Analysis of SauriCas9 specificity.
(A) A target sequence is inserted between ATG and GFP coding sequence, disrupting GFP expression. Target cleavage will induce GFP expression. Underlying data for all summary statistics can be found in S1 Data. A panel of gRNAs with dinucleotide mismatches (red) and each gRNA activity are shown below. (B) Two potential off-target sequences are selected for targeted deep-sequencing analysis. Mismatches are shown in red. (C) Indel sequences are detected by deep sequencing. (D) Indel frequencies detected by targeted deep sequencing (n = 2). Underlying data for all summary statistics can be found in S1 Data. (E) Off-targets for G1 locus are analyzed by GUIDE-seq. Read numbers for on- and off-targets are shown on the right. Mismatches compared with the on-target site are shown and highlighted in color. GFP, green fluorescent protein; gRNA, guide RNA; GUIDE-seq, genome-wide, unbiased identification of double-strand breaks enabled by sequencing; indel, insertion/deletion; SaCas9, S. aureus Cas9; SauriCas9, Cas9 nuclease from S. auricularis.
Fig 6.
Characterization of chimeric eSa-SauriCas9.

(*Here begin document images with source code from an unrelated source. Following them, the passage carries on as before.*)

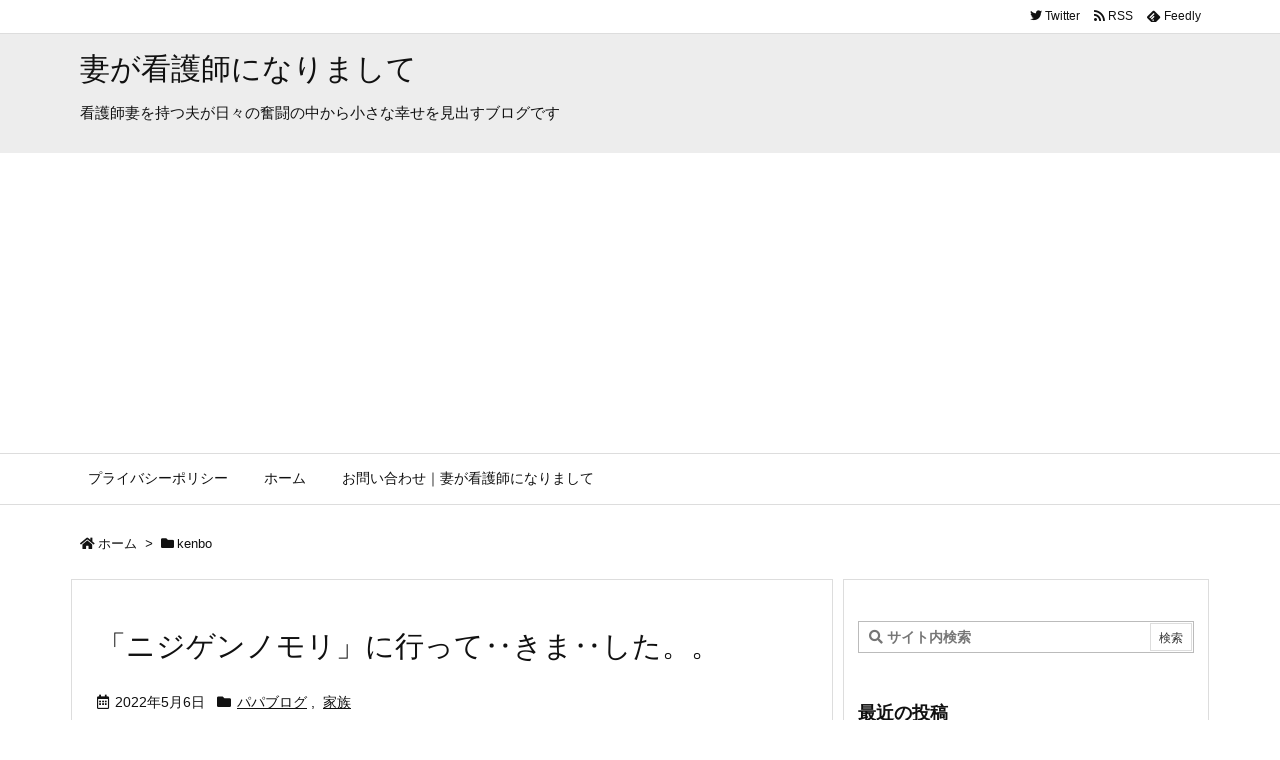

--- FILE ---
content_type: text/html; charset=utf-8
request_url: https://www.google.com/recaptcha/api2/aframe
body_size: 267
content:
<!DOCTYPE HTML><html><head><meta http-equiv="content-type" content="text/html; charset=UTF-8"></head><body><script nonce="4aq47yeHUDP05Tot9LNWvQ">/** Anti-fraud and anti-abuse applications only. See google.com/recaptcha */ try{var clients={'sodar':'https://pagead2.googlesyndication.com/pagead/sodar?'};window.addEventListener("message",function(a){try{if(a.source===window.parent){var b=JSON.parse(a.data);var c=clients[b['id']];if(c){var d=document.createElement('img');d.src=c+b['params']+'&rc='+(localStorage.getItem("rc::a")?sessionStorage.getItem("rc::b"):"");window.document.body.appendChild(d);sessionStorage.setItem("rc::e",parseInt(sessionStorage.getItem("rc::e")||0)+1);localStorage.setItem("rc::h",'1769288527775');}}}catch(b){}});window.parent.postMessage("_grecaptcha_ready", "*");}catch(b){}</script></body></html>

(A) Schematic diagram of eSa-SauriCas9. (B-C) WebLogo and PAM wheel of eSa-SauriCas9 are generated from deep-sequencing data. (D) Specificity of eSa-SauriCas9 is measured by the GFP-reporter assay. Underlying data for all summary statistics can be found in S1 Data. A panel of gRNAs with dinucleotide mismatches (red) is shown below. (E) eSa-SauriCas9 generates indels for a panel of 14 endogenous loci (n ≥ 2). Underlying data for all summary statistics can be found in S1 Data. eSa-SauriCas9, enhanced specificity SaCas9-SauriCas9; GFP, green fluorescent protein; Indel, insertion/deletion; PAM, protospacer adjacent motif; PID, PAM-interacting domain; SaCas9, a Cas9 derived from S. aureus; SauriCas9, Cas9 nuclease from S. auricularis.
Fig 7.
Characterization of SauriCas9-KKH.
(A) Schematic diagram of SauriCas9. Q788K/Y973K/R1020H mutations are shown below. (B-C) WebLogo and PAM wheel of SauriCas9-KKH are generated from deep-sequencing data. (D) Specificity of SauriCas9-KKH is measured by the GFP-reporter assay. Underlying data for all summary statistics can be found in S1 Data. A panel of gRNAs with dinucleotide mismatches (red) is shown below. (E) SauriCas9-KKH generates indels for a panel of 15 endogenous loci (n ≥ 2). Underlying data for all summary statistics can be found in S1 Data. GFP, green fluorescent protein; gRNA, guide RNA; Indel, insertion/deletion; PAM, protospacer adjacent motif; PID, PAM-interacting domain; SauriCas9, Cas9 nuclease from S. auricularis; SauriCas9-KKH, triple mutations (Q788K/Y973K/R1020H) on SauriCas9.